Jonas Wood , University of Antwerp
Karel Neels , University of Antwerp
Training programmes targeted at unemployed jobseekers are commonly assumed to facilitate the transition to employment, be it by motivating jobseekers, enhancing job search skills, occupation-specific skills, or even through accumulation of work experience and contact with potential employers. Despite a large body of evaluation literature assessing the effectiveness of ALMP training programmes, our understanding of the underlying mechanisms through which training programmes might enhance employment outcomes remains limited. Consequently, this study unpacks training geared towards unemployed jobseekers into four different types depending on the underlying theoretical mechanisms through which they are assumed to stimulate employment.

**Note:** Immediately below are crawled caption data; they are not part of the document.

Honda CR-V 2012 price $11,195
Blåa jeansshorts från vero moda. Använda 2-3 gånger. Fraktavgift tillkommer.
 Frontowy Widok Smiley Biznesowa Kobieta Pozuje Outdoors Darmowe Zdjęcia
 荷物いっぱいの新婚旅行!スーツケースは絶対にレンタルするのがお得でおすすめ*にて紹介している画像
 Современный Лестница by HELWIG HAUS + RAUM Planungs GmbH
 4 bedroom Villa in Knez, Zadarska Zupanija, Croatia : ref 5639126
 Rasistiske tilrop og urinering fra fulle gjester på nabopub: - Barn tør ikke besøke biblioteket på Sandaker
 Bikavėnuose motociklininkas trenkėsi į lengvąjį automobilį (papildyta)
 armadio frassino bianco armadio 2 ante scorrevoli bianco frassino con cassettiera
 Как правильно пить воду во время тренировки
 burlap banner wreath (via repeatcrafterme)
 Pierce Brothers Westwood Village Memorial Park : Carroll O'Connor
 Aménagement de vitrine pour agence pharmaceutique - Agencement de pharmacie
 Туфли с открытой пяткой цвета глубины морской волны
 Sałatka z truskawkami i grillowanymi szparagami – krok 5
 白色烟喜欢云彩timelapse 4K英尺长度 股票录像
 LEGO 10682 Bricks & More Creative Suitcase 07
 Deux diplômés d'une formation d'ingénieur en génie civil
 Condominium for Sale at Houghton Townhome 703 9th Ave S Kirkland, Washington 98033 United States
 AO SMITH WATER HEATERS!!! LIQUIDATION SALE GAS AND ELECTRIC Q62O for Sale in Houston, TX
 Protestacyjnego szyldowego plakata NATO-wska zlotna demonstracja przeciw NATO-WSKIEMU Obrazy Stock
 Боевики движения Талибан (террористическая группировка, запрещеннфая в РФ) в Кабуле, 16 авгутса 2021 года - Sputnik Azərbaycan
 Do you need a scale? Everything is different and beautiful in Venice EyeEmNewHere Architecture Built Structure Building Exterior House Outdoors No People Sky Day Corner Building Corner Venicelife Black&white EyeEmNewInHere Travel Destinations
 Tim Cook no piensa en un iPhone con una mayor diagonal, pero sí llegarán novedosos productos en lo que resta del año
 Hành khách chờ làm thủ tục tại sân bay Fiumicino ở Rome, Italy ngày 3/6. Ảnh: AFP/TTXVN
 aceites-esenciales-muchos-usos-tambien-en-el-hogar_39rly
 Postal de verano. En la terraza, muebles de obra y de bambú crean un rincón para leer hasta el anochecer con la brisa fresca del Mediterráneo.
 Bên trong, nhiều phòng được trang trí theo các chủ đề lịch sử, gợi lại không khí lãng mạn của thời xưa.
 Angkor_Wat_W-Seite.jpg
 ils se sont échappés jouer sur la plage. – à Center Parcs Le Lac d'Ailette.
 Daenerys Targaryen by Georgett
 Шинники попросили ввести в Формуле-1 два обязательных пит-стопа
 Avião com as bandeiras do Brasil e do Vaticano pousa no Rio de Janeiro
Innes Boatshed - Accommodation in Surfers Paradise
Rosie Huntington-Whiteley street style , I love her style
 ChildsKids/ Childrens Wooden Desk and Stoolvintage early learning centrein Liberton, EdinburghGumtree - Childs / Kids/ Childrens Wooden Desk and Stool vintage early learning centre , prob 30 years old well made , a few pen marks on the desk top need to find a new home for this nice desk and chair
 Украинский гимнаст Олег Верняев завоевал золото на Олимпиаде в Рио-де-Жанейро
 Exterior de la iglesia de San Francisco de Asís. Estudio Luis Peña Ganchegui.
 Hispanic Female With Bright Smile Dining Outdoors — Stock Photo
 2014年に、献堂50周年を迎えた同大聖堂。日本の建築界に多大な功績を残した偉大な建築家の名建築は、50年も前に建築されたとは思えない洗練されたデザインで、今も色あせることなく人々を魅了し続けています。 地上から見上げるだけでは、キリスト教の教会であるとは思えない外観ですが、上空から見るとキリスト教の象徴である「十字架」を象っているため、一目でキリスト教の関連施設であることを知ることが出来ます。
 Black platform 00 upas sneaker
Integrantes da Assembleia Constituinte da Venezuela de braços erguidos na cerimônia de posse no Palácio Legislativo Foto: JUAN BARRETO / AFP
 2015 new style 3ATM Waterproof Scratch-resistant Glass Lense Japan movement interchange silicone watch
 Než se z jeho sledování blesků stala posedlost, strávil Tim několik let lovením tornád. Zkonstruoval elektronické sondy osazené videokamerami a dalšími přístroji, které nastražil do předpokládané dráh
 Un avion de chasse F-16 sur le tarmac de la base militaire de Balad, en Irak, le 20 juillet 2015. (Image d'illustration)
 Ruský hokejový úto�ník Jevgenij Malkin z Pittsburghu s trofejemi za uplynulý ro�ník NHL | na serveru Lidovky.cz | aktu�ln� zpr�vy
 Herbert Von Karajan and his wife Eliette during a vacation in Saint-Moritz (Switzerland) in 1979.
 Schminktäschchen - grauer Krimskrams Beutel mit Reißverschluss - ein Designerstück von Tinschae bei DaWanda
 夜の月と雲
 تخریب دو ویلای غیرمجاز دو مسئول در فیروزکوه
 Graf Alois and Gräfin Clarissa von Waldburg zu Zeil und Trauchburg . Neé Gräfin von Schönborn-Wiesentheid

Dynamic propensity score matching and hazard models provide some support for the human capital theory, with positive employment effects among trainees in Occupation-specific Classroom Training focussing on the human capital required for specific occupations, whereas Basic Classroom Training programmes - geared towards enhancing jobseekers motivation and job search behaviour - exhibit no such positive effects. Particularly strong positive effects are found for participation in Non-Contractual Workplace Training, programmes combining human capital acquisition with the opportunity to accumulate social and cultural capital. After controlling for the strong positive selection into Contractual Workplace Trainings – which include a temporary wage subsidy in addition to a temporary employment contract – the moderate short-lived positive effect suggests that employers mostly select participants who would have entered regular employment anyway. The article discusses the theoretical relevance of these findings in terms of how ALMP (un)successfully rely on varying complementary behavioural frameworks of employment, as well as policy implications.